What kind of long-term society do we want to have? Do we want to have a society where the loudest and most aggressive has the word, or do we want it where we bring people up instead of annihilating them because they're weaker?
Again, the web hasn't been around that long, so I really think we're still trying to create those norms. Where can we draw the line? What is acceptable? How do we honor freedom of speech and at the same time make freedom of speech reflect an environment where everybody gets to have a voice and where people are not shut down through harassment and abuse and lies? We're really still trying to figure this all out.
From a psychological perspective, if we suddenly turn and beat somebody up, psychologically, physically, or emotionally, because they've acted badly online, they're not necessarily going to see the error of their ways. In fact, what's going to happen is ... they're going to dig in deeper, very often, and feel that they want to ensure that their position was correct because they feel attacked. That's what we do from a protectionistic perspective.
There is value in holding people accountable, and sometimes you do need to go public with what's happened. Lets say somebody doesn't get it. If you send them a private message, sometimes that doesn't work. So ultimately sometimes you need to escalate, and that escalation could involve going public.
Now, you can go public without necessarily wanting to have the lynch mob turn on that person. The goal is to get them to stop their behavior, or to suffer some sort of repercussion that makes them do an about face. Maybe an introspection that says, 'I can't do this anymore.' And there are cases like that.
Think about the fellow called violentacrez on Reddit. He was running a sub-Reddit, and it was one of those with a lot of pictures involved, if you know what I mean.
Gawker outed him. Gawker has had its own place in online damage to people's reputations, so it was very interesting that they were outing somebody who was also behaving badly. But apparently one of their writers was able to determine the person's real identity. Again, he was managing the sub-Reddit and posting a lot of pictures of people online who had not volunteered to have their pictures publicized.

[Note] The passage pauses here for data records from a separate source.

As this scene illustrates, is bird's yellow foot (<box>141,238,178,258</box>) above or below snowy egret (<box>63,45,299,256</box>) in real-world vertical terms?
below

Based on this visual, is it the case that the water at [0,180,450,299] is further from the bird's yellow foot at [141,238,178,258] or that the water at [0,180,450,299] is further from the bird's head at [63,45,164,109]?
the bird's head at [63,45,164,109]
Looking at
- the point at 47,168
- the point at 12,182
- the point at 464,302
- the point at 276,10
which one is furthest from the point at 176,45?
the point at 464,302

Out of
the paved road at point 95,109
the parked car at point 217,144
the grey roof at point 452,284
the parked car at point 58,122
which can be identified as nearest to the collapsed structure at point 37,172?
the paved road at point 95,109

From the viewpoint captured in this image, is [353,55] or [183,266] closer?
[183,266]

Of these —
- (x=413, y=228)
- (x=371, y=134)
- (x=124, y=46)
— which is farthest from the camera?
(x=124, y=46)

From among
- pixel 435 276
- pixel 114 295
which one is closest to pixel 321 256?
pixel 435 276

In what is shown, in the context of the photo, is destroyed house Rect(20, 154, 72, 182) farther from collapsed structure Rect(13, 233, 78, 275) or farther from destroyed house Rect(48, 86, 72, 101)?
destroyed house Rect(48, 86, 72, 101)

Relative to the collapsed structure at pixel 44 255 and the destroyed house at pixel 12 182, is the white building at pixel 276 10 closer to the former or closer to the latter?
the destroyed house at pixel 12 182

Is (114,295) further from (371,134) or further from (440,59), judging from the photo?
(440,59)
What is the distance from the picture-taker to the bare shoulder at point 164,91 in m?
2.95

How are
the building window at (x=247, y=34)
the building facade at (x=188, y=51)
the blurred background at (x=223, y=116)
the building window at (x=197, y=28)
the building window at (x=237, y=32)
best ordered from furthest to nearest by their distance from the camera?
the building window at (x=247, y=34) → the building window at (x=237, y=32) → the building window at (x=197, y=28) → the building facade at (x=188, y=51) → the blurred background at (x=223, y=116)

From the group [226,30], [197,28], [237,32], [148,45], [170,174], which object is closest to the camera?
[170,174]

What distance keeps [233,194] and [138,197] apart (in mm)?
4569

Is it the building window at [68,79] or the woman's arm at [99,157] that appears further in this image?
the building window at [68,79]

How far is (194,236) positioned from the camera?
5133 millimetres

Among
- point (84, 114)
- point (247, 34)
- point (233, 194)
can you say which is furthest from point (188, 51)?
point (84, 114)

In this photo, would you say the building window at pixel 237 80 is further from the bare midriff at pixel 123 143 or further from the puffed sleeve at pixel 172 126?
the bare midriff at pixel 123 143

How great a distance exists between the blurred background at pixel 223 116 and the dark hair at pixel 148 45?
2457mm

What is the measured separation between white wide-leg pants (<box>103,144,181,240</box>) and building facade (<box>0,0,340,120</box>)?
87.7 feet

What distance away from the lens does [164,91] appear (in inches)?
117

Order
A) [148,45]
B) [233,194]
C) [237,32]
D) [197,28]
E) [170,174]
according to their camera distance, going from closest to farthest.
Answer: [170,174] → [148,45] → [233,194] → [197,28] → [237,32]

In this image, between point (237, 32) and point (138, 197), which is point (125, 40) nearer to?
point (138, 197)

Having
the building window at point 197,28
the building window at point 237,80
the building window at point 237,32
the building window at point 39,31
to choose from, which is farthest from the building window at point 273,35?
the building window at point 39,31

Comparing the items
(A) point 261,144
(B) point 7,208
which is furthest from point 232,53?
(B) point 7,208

The point was, he begged and begged and begged not to have his real identity released. He said, 'Oh my goodness, I'm the only one working. If this gets released, I'm going to lose my job. My wife, she's got health problems.' The writer and the publication ... publicized it and he lost his job. You don't really want to feel sorry for somebody like that who had behaved that badly. At the same time, you have to look at that and say, 'OK, was the goal achieved that he was outed? Did this warn other people in the future? Did he have a change of heart and decide to never behave this way again?' I don't have answers to that, but there are situations where, I think, it is a smart move to go public.